■ PROBLEM TO WORK ON ■
Write out these lines again, substituting "blue jacket" for "red jacket" and leaving everything else unchanged.

■ MATERIAL FOR THE TASK ■
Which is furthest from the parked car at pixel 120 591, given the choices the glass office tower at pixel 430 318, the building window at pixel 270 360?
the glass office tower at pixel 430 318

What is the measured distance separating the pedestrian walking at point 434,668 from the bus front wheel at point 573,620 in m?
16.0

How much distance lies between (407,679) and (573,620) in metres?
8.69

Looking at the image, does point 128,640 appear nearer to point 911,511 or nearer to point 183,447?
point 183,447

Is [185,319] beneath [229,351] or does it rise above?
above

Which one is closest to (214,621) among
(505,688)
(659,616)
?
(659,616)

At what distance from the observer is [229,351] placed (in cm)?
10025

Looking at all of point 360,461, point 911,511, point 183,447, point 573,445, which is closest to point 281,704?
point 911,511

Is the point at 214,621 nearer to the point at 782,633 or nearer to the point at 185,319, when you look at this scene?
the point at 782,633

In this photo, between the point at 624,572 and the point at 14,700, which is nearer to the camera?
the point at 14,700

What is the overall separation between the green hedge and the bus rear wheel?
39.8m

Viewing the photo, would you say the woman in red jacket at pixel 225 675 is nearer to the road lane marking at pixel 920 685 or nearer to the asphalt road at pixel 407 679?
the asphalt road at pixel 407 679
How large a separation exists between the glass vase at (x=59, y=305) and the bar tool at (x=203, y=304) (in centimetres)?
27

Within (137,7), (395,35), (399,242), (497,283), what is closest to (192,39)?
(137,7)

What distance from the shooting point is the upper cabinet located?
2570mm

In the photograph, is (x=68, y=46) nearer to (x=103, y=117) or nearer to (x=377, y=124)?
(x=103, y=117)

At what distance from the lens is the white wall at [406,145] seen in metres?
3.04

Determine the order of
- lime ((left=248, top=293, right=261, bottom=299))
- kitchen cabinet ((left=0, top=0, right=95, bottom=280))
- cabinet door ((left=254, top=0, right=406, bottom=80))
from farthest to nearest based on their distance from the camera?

■ EXERCISE RESULT ■
Which is furthest from the parked car at pixel 120 591, given the choices the glass office tower at pixel 430 318, the building window at pixel 270 360?
the glass office tower at pixel 430 318

What is the measured distance separating the pedestrian walking at point 434,668 from the bus front wheel at point 573,620 in m?
16.0

How much distance lies between (407,679) and (573,620) in metres?
8.69

Looking at the image, does point 128,640 appear nearer to point 911,511 or nearer to point 183,447?
point 183,447

Is [185,319] beneath [229,351] or does it rise above?
above

Which one is closest to (214,621) among
(505,688)
(659,616)
?
(659,616)

At what distance from the observer is [229,351] placed (in cm)?
10025

Looking at all of point 360,461, point 911,511, point 183,447, point 573,445, which is closest to point 281,704?
point 911,511

Is the point at 214,621 nearer to the point at 782,633 or nearer to the point at 185,319, when you look at this scene?
the point at 782,633

In this photo, between the point at 624,572 and the point at 14,700, which is nearer to the camera?
the point at 14,700

What is the overall separation between the green hedge and the bus rear wheel?
39.8m

Viewing the photo, would you say the woman in blue jacket at pixel 225 675 is nearer to the road lane marking at pixel 920 685 or nearer to the asphalt road at pixel 407 679?
the asphalt road at pixel 407 679
How large a separation exists between the glass vase at (x=59, y=305) and the bar tool at (x=203, y=304) (in centimetres)?
27

Within (137,7), (395,35), (399,242), (497,283), what is closest to (192,39)?
(137,7)

What distance from the shooting point is the upper cabinet located?
2570mm

In the photograph, is (x=68, y=46) nearer to (x=103, y=117) or nearer to (x=377, y=124)?
(x=103, y=117)

At what distance from the lens is the white wall at [406,145] seen in metres?
3.04

Determine the order of
- lime ((left=248, top=293, right=261, bottom=299))
- kitchen cabinet ((left=0, top=0, right=95, bottom=280))
- cabinet door ((left=254, top=0, right=406, bottom=80))
from farthest to nearest based on their distance from the camera?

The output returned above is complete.